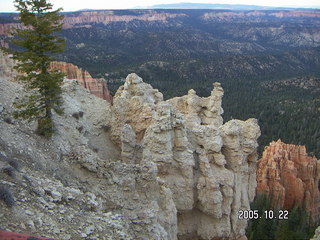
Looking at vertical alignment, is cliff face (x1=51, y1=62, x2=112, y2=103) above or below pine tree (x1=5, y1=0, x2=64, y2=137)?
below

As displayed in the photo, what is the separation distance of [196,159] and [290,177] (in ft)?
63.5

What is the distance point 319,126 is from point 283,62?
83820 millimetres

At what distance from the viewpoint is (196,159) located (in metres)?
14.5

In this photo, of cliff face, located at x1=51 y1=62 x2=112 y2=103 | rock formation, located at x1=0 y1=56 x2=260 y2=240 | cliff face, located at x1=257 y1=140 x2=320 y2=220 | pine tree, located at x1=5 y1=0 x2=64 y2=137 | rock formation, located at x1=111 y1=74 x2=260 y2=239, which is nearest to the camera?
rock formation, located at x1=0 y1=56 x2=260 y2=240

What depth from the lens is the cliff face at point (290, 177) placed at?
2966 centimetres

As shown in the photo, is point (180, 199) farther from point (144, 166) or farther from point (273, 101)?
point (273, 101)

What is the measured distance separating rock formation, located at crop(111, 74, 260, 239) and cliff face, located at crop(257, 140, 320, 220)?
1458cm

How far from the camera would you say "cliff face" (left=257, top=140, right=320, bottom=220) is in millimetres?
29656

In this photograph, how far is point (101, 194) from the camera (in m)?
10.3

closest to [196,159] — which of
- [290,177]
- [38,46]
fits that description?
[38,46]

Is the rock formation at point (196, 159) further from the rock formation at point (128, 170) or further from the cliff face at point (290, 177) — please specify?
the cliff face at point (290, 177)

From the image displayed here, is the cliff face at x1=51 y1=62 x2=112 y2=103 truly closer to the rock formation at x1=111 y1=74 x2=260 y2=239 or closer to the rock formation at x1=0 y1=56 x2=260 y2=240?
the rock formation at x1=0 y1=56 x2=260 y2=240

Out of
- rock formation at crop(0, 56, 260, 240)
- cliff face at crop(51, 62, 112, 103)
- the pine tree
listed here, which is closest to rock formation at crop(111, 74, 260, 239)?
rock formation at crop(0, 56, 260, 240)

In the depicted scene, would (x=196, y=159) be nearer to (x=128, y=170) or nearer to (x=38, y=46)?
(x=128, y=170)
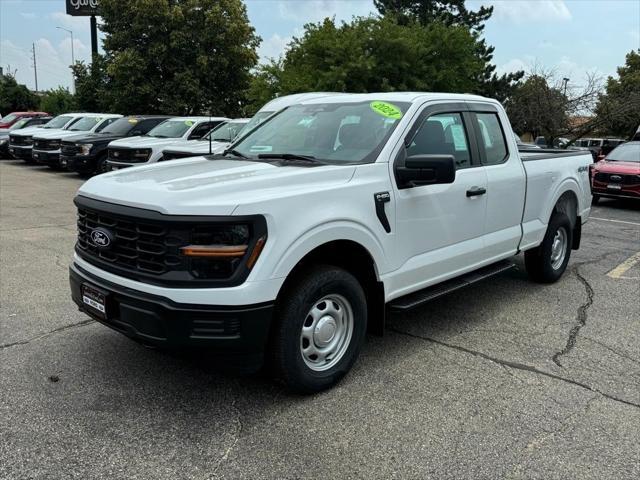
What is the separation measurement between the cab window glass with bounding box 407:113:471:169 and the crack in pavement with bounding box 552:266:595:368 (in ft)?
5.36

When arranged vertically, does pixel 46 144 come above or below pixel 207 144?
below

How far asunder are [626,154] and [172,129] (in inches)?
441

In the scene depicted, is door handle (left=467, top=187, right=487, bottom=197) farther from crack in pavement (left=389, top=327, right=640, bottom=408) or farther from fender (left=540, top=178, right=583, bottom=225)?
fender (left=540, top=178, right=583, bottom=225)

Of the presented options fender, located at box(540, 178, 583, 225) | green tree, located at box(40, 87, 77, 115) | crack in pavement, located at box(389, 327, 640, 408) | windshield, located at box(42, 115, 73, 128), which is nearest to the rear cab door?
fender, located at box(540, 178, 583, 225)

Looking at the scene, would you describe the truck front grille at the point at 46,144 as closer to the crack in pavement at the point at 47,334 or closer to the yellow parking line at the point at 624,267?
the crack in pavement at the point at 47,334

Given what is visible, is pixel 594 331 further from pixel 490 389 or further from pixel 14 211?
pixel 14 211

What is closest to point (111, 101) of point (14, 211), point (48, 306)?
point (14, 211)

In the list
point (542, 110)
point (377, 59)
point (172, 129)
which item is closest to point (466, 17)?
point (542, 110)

GIVEN PROBLEM:
Pictures in the records should not appear in your copy, but everything else must be transcribed exactly.

OUTPUT BELOW:
Looking at vertical alignment, is cliff face (x1=51, y1=62, x2=112, y2=103) above or below pine tree (x1=5, y1=0, x2=64, y2=137)?
below

As displayed in the photo, what is the separation distance of [196,159] and [290,177] (in ft)?
63.5

What is the distance point 319,126 is from point 283,62?
83820 millimetres

At what distance from the viewpoint is (196,159) located (in metres)?
14.5

In this photo, of cliff face, located at x1=51 y1=62 x2=112 y2=103 | rock formation, located at x1=0 y1=56 x2=260 y2=240 | cliff face, located at x1=257 y1=140 x2=320 y2=220 | pine tree, located at x1=5 y1=0 x2=64 y2=137 | rock formation, located at x1=111 y1=74 x2=260 y2=239, which is nearest to the camera?
rock formation, located at x1=0 y1=56 x2=260 y2=240

What depth from the lens is the cliff face at point (290, 177) placed at?
2966 centimetres

As shown in the photo, is point (180, 199) farther from point (144, 166) or farther from point (273, 101)?
point (273, 101)

What is the measured distance separating rock formation, located at crop(111, 74, 260, 239) and cliff face, located at crop(257, 140, 320, 220)?
1458cm

How far from the camera would you say "cliff face" (left=257, top=140, right=320, bottom=220) is in millimetres?
29656

In this photograph, how far is point (101, 194) from the camera (in m)?
10.3

closest to [196,159] — which of
- [290,177]
- [38,46]
fits that description?
[38,46]

Is the rock formation at point (196, 159) further from the rock formation at point (128, 170) or further from the cliff face at point (290, 177) — please specify?
the cliff face at point (290, 177)

From the image displayed here, is the cliff face at x1=51 y1=62 x2=112 y2=103 truly closer to the rock formation at x1=111 y1=74 x2=260 y2=239 or closer to the rock formation at x1=0 y1=56 x2=260 y2=240?
the rock formation at x1=0 y1=56 x2=260 y2=240

Out of
- rock formation at crop(0, 56, 260, 240)
- cliff face at crop(51, 62, 112, 103)
- the pine tree
listed here, which is closest to rock formation at crop(111, 74, 260, 239)?
rock formation at crop(0, 56, 260, 240)

In the depicted scene, would (x=196, y=159) be nearer to (x=128, y=170) or nearer to (x=38, y=46)?
(x=128, y=170)
What is the separation measurement between the cab window glass with bounding box 407:113:471:169 and the crack in pavement with bounding box 552:266:595:368 (in ft)?
5.36

When arranged vertically, does pixel 46 144 come above or below pixel 207 144?
below

How far asunder are [626,154] and [172,129] (in inches)?
441

In the scene depicted, is door handle (left=467, top=187, right=487, bottom=197) farther from crack in pavement (left=389, top=327, right=640, bottom=408) or farther from fender (left=540, top=178, right=583, bottom=225)?
fender (left=540, top=178, right=583, bottom=225)

Of the presented options fender, located at box(540, 178, 583, 225) | green tree, located at box(40, 87, 77, 115) | crack in pavement, located at box(389, 327, 640, 408) | windshield, located at box(42, 115, 73, 128), which is nearest to the rear cab door?
fender, located at box(540, 178, 583, 225)

Looking at the scene, would you describe the truck front grille at the point at 46,144 as closer to the crack in pavement at the point at 47,334 or closer to the yellow parking line at the point at 624,267?
the crack in pavement at the point at 47,334

Given what is visible, is pixel 594 331 further from pixel 490 389 or further from pixel 14 211?
pixel 14 211

What is closest to point (111, 101) of point (14, 211), point (48, 306)?
point (14, 211)

In the list
point (542, 110)
point (377, 59)
point (172, 129)
which item is closest to point (466, 17)?
point (542, 110)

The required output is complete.